New Jersey Governor Chris Christie wants to shut the last two rest-stop bathrooms on non-toll roads in the most densely populated U.S. state after this year to save $270,000.
“We just don’t have the money for the bathroom facilities,” Christie’s transportation commissioner, James Simpson, told members of the Senate Budget and Appropriations committee today during a hearing on his department’s $1.24 billion budget for the fiscal year that starts July 1.
The bathrooms scheduled to close under Christie’s plan are on Interstate 80 at the Pennsylvania border and Interstate 295 at the Delaware border. Parking areas at the rest areas will remain open for truckers under Christie’s plan, Simpson said. The closings will eliminate 18 maintenance positions, according to the department’s written response to questions from the nonpartisan Office of Legislative Services.
“Lavatory and tourism facilities will now be closed on all of the state’s non-toll roadways,” the response says.
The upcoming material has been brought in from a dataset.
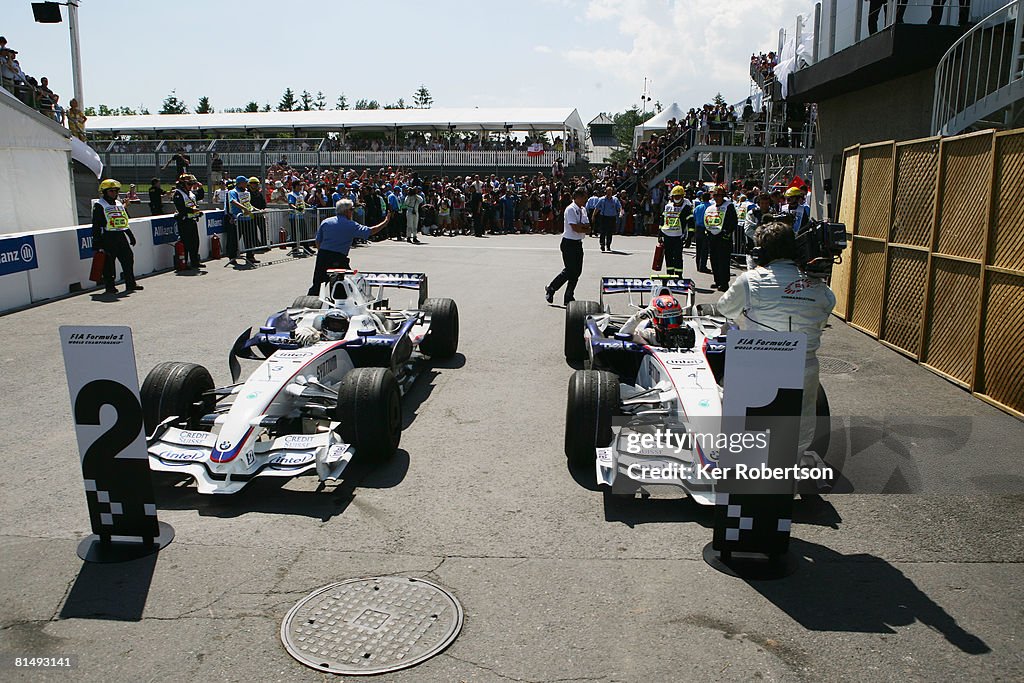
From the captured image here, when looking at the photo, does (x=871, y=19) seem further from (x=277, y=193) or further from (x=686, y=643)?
(x=686, y=643)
Drivers will still find bathroom facilities on the New Jersey Turnpike and the Garden State Parkway. Those are two of the busiest toll roads in the U.S., according to the New Jersey Turnpike Authority.
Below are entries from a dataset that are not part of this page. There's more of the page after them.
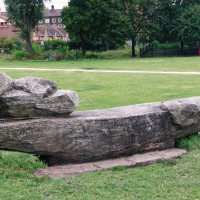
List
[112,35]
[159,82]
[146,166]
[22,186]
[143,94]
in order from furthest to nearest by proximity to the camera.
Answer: [112,35] < [159,82] < [143,94] < [146,166] < [22,186]

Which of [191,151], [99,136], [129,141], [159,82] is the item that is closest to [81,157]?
[99,136]

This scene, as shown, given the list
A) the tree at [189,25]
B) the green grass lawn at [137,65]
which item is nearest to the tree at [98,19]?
the tree at [189,25]

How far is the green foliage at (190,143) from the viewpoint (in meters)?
7.07

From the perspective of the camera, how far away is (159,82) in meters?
18.1

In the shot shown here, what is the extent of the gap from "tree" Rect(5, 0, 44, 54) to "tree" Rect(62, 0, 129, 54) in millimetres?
4049

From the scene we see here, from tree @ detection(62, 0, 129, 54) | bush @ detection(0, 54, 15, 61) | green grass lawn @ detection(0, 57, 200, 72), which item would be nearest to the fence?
tree @ detection(62, 0, 129, 54)

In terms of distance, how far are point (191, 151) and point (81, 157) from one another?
1862 mm

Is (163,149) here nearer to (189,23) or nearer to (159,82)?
(159,82)

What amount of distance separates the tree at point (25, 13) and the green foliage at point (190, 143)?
38254mm

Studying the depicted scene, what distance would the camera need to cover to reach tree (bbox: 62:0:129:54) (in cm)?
4178

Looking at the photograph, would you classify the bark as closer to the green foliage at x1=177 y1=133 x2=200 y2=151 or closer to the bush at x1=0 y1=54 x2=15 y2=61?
the green foliage at x1=177 y1=133 x2=200 y2=151

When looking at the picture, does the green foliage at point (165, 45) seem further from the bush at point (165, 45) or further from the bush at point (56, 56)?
the bush at point (56, 56)

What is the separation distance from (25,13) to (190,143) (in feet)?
133

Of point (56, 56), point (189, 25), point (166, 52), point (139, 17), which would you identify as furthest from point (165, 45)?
point (56, 56)
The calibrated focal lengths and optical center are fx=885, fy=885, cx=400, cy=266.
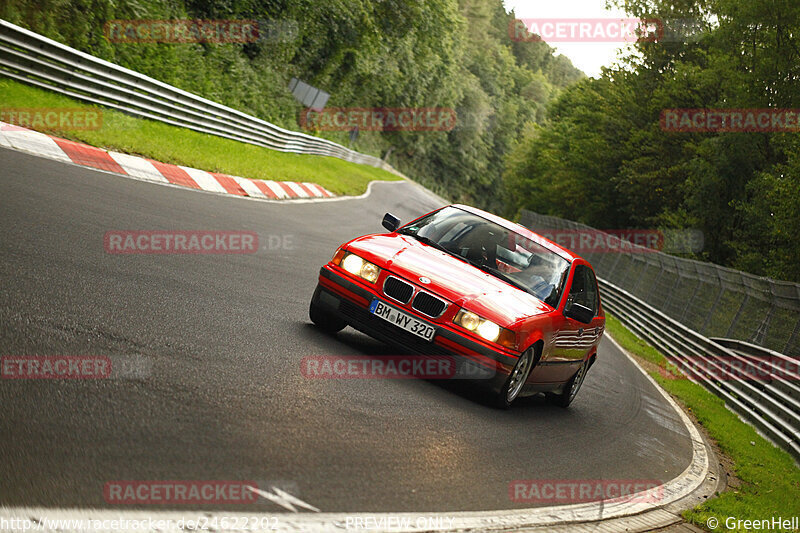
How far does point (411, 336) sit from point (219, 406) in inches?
97.6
Christie, a Republican who took office Jan. 19, last month proposed a $29.3 billion budget that includes $10 billion of spending reductions to help close a $10.7 billion deficit. The legislature, which is controlled by Democrats, is holding hearings on the proposal. A budget must be approved by July 1.
Simpson told lawmakers he is hoping to coax federal officials to give the state an exemption that would allow a private vendor to operate a cafe at the sites where the rest rooms are scheduled to close Jan. 1, enabling the bathrooms to stay open.